Activity 1 — In the news story about the summer game-design camp, rewrite the paragraph that begins "Somewhere down the hall at Ulster BOCES" as a short list that keeps its main facts.
Activity 2 — Pick up the news story about the summer game-design camp after its final sentence and write a few more paragraphs.

Text block —
**********
Christian Elting and Owen Kulik, both going into seventh grade next year, are partners at summer camp. They look carefully at their craft project, making sure they haven’t missed any small details. After all, it’s difficult to get everything right from the start when you design something like this.
Only it’s not God’s eyes or braided lanyards they’re making. Elting and Kulik are hard at work on a video game called “Axe Hero.” The two guide the game’s titular hero through Level 1, debugging the game and looking for glitches. The hero is a lanky fellow, resembling a Transformer robot or Mega Man. He’s dressed in angular red, white and blue clothing.
Axe Hero jumps to avoid enemies, chucking tomahawks as he leaps from floating island to floating island.
“It’s basically just a platformer game about a guy who has an axe,” Kulik says. “If he hits the enemy, he has to start over the level, and he has one less life.”
On a large sheet of paper is the layout to the level they’re designing. It’s a rough schematic of the pitfalls and challenges Axe Hero will have to overcome. On Level 2, he meets the boss.
Around them much the same is happening, more than 20 other kids are working on games that resemble old-school space shooters like Galaga, mazes or text-based adventure games. Next door, their friend Matt is working on a game called “The Revenge of the Fighters.”
Somewhere down the hall at Ulster BOCES Career & Technical Center in New Paltz, another group of 20-plus students is hard at work building robots. The whole thing is a part of what’s called the Project STEAM Adventure Camp. It takes seventh-graders, eighth-graders and ninth-graders and sets them to real-world engineering tasks. On the way, maybe even by accident, they’ll learn a bit about math and science.
Taima Smith is the camp counselor in charge of teaching the kids how to make video games. It’s not far off from her regular job during the school year — she teaches media and game design for BOCES.
“We’re using a software called ‘Games Factory,’ and it’s kind of an easy way to make 2-D games without doing programing using real code. So they’re doing programing, but they’re using a more English-based code,” Smith explains. “A lot of them are doing side-scrolling adventure games.”
Part of what their teacher helped them learn from the get-go is that they knew a heck of a lot more about game design than they thought. According to BOCES Grant Coordinator Bonnie Meadow, who helped set up the camp, the first session of the game-making course started with a negative question.
“What are the games you love? And what are the things that annoy you or that don’t work? What are the things that are a problem in games? They had a whole list,” Meadow said. “They’ve developed their own set of criteria as players that they didn’t even realize they had.”
**********
Source material —
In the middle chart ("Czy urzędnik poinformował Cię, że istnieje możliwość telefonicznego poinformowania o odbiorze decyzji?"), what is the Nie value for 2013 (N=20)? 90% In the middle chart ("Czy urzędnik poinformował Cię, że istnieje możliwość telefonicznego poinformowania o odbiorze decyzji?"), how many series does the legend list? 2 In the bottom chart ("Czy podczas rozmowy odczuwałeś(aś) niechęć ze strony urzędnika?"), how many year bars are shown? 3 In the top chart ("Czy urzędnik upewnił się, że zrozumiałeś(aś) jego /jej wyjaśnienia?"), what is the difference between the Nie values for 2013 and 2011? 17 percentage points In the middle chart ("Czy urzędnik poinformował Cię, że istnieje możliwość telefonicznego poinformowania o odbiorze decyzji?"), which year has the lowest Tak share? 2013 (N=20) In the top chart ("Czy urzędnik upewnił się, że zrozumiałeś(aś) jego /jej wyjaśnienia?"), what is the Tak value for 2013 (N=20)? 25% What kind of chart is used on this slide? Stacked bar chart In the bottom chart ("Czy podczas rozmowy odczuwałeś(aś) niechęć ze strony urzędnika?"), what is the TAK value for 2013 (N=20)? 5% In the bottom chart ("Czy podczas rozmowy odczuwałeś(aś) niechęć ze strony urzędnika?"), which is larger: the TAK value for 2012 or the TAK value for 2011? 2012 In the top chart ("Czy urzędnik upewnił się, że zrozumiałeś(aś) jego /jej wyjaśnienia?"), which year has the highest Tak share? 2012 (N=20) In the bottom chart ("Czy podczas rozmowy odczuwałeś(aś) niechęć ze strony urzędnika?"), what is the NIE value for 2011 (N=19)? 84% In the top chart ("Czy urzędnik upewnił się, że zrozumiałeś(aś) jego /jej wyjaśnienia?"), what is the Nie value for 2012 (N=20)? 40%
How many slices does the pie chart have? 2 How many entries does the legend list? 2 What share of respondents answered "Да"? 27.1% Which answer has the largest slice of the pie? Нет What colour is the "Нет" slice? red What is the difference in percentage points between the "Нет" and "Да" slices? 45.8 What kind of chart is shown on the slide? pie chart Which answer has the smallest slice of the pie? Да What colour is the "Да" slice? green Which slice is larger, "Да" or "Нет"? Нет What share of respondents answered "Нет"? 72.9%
**********
Task response 1 —
- Another group of more than 20 students is building robots down the hall at Ulster BOCES Career & Technical Center in New Paltz.
- It's all part of the Project STEAM Adventure Camp.
- The camp is for seventh-, eighth- and ninth-graders.
- It gives them real-world engineering tasks.
- Along the way, perhaps by accident, they pick up some math and science.

Task response 2 —
Robotic minions
In the robot-building part of the camp, Shane Houghtaling has decided to make a major structural change to his bot. It resembles a remote-controlled car built from parts of an Erector Set. He’s decided the tires have to go — it’s time for tank treads.
“I’m trying to build an actual robot that will move with treads and tank controls. The whole point that I’m trying to figure out was how to make it work with the treads,” Houghtaling says.
Like the other kids, he’s working in small groups to create robots that will spar competitively. They’ve had five days to build something that can push colored balls to the opposing team’s side of the court. Essentially, it’s sports for robots.
The kids have to decide if they’ll use tires or treads, if they’ll drive their robot by joystick or have it run automatically and how to tweak their design to win.
Houghtaling says he’s worried. Those treads are “adding increasing amounts of weight” onto his group’s machine. It’s a tradeoff. Those treads will roll over anything; however, that weight could make for a slow-running robot in a competition that’s all about speed.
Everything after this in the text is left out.